First VersionProblem statement (only a few sentences, at most one paragraph): Automatic evaluation of LLMs is usually done by cleverly comparing a desired result. The desired output can be evaluated using direct matching or similarity metrics (BLEU, N-gram, ROUGE, BERTScore). However, there are various reasons why KG can be used in the evaluation to support or enhance these evaluation techniques.
Explanation of concepts: Firstly, KG triplets can be used to evaluate the amount of knowledge that is represented by the LLMs parameters and how consistently this knowledge can be retrieved.
Secondly, KG triplets can be used to evaluate the output of an LLM. The triplets can be compared with a KG to check factuality or knowledge coverage. Examples of this knowledge coverage would be political positions, cultural or sporting events, or current news information. Furthermore, the extracted KG triplets can be used to evaluate tasks/features where a similarity comparison of the LLM output is undesirable. This is the case for identifying and evaluating hallucinations of LLMs.

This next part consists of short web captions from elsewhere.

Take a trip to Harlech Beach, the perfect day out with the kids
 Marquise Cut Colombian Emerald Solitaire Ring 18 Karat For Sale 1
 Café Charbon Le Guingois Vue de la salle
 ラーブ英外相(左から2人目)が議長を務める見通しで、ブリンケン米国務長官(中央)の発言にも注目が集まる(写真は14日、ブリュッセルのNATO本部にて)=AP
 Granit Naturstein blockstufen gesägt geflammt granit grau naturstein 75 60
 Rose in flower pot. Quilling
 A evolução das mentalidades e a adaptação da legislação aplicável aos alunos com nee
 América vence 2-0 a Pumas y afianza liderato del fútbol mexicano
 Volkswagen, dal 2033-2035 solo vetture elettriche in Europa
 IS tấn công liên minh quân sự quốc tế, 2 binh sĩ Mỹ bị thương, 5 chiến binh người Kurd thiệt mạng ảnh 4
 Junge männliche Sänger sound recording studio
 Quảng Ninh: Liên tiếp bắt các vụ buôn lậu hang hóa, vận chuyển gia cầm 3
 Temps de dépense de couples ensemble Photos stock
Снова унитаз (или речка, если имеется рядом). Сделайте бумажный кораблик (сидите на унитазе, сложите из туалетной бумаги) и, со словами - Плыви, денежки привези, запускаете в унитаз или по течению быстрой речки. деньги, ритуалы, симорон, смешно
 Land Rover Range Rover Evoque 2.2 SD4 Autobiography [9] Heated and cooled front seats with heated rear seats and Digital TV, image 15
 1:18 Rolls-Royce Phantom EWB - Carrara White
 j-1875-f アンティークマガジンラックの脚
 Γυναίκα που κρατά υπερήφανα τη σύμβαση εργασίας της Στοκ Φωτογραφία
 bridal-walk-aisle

The final reason is to use KGs to enhance LLM inputs with relevant information. This method is beneficial, for example, if the goal is to use in-context learning to provide relevant information for a specific task to the LLM. In addition, planned adversarial attacks can be carried out on the LLM to uncover biases or weak points.
Both Both variants are explained in more detail below as examples.
Brief description of the state of the art (only a few sentences, at most one paragraph): ...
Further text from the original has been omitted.